WORK TO BE COMPLETED -
Reproduce, word for word, the forum excerpt below about avoiding listwise deletion of covariates.

The only way to avoid the listwise deletion of covariates is to bring them into the model as dependent variables. You can do this by mentioning their variances in the MODEL command. You then make distributional assumptions about them. 

nina chien posted on Friday, September 04, 2009  1:58 pm



To avoid listwise deletion of covariates, I added the covariates into the model by mentioning their variances. This resulted in a series of WARNING statements that some of my covariates are categorical (which they are): “WARNING: VARIABLE GENDERR MAY BE DICHOTOMOUS BUT DECLARED AS CONTINUOUS.” So, I tried stating covariates as categorical, but this resulted in error statements that the covariates are not DV’s: “ERROR in VARIABLE command. CATEGORICAL option is used for dependent variables only. GENDERR is not a dependent variable.” I'm very confused because the WARNING and ERROR messages are contradictory. Can I ignore the warning statements? Also, the model where covariates were declared as continuous did not converge. Is this related to the WARNING? Thanks so much. 


You should not put covariates on the CATEGORICAL list. The message comes about because the mean and variance of a dichotomous variable are not independent of each other. I would need to see the full output and your license number at support@statmodel.com to say if this is related to convergence.

RECORDED INFORMATION -
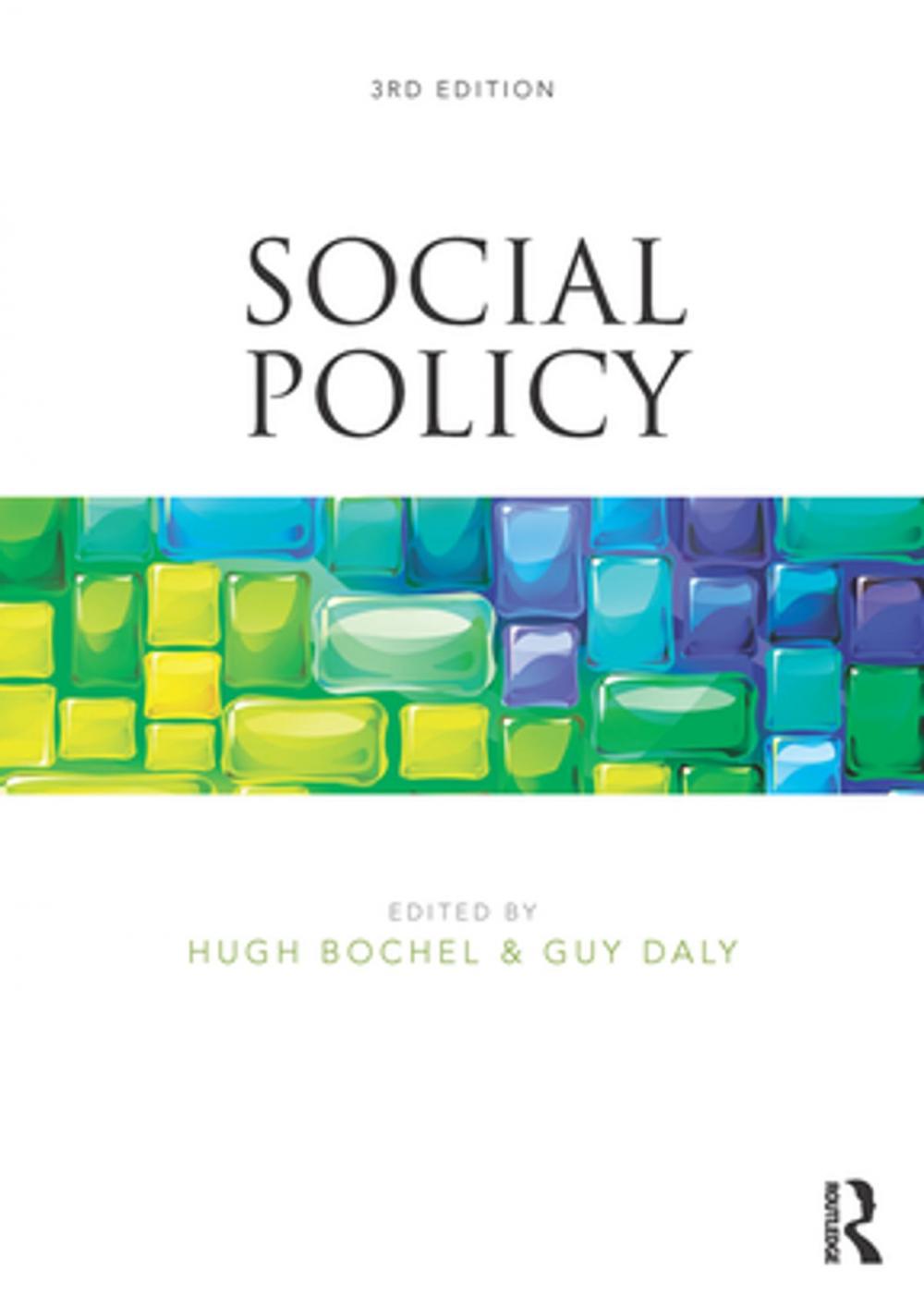 Big bigCover of Social Policy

WRITTEN REPLY -
The only way to avoid the listwise deletion of covariates is to bring them into the model as dependent variables. You can do this by mentioning their variances in the MODEL command. You then make distributional assumptions about them. 

nina chien posted on Friday, September 04, 2009  1:58 pm



To avoid listwise deletion of covariates, I added the covariates into the model by mentioning their variances. This resulted in a series of WARNING statements that some of my covariates are categorical (which they are): “WARNING: VARIABLE GENDERR MAY BE DICHOTOMOUS BUT DECLARED AS CONTINUOUS.” So, I tried stating covariates as categorical, but this resulted in error statements that the covariates are not DV’s: “ERROR in VARIABLE command. CATEGORICAL option is used for dependent variables only. GENDERR is not a dependent variable.” I'm very confused because the WARNING and ERROR messages are contradictory. Can I ignore the warning statements? Also, the model where covariates were declared as continuous did not converge. Is this related to the WARNING? Thanks so much. 


You should not put covariates on the CATEGORICAL list. The message comes about because the mean and variance of a dichotomous variable are not independent of each other. I would need to see the full output and your license number at support@statmodel.com to say if this is related to convergence.